Del giorno dell’inaugurazione del murale riguardante il bambino nello spettro autistico – su cui, tra l’altro, si nascondono le firme di tantissimi altri bimbi coinvolti dall’artista di strada, dal nome metà olandese metà napoletano – si ricordano anche le parole dei genitori di Niccolò: «Ci hanno ripetuto più volte che siamo dei genitori speciali ma (…) noi di speciale non abbiamo avuto niente se non Niccolò che con i suoi sorrisi e la sua presenza ci ha reso la vita migliore e ci ha dato la possibilità di incontrare persone meravigliose in questo lungo cammino (…). Per qualche strana magia, come per osmosi, tutti quelli che hanno incrociato Niccolò sul loro percorso si sono lasciati contagiare da questa gioia (…), persone che negli occhi di Niccolò hanno colto tutto quello che di meraviglioso c’è (…), quelli che sanno guardare davvero». Era il 2 aprile del 2018. Come ogni anno, ricorreva la giornata internazionale per la consapevolezza sull’autismo.
In particolare, sotto gli occhi di Niccolò, Jorit, come suo segno distintivo, dipinge pure le due celebri strisce rosse: si tratta di un simbolo particolare, che ha a che fare con la tradizione africana e che a oggi è riconducibile allo stesso artista. Grazie a lui, le persone sui muri segnate di rosso, fanno ingresso nella Human Tribe, la tribù umana dei murales – di cui fanno anche parte George Floyd (Napoli), anziani senzatetto (San Francisco), Nelson Mandela (Firenze), Gennaro (Napoli), Santiago Maldonado (Argentina) e via discorrendo – che vuole scuotere coscienze e puntare le luci su storie e luoghi dimenticati.

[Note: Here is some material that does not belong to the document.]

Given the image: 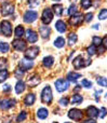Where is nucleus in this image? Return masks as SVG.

Una volta conclusa la storia di Niccolò, Jorit riprende il suo lavoro, riprende a dipingere, come fa da sempre, «sin da quando ero piccolo. Ora – conclude – con la pandemia diventa tutto più difficile, spostarsi è complicato. Io, ad esempio, durante il lockdown ho dipinto il tetto del palazzo dove ho trascorso la quarantena, realizzando un’opera di trenta per cinquanta. Attualmente ho altri lavori e collaborazioni tra Napoli, Roma e Firenze, ma molte cose sono saltate. C’amma fa».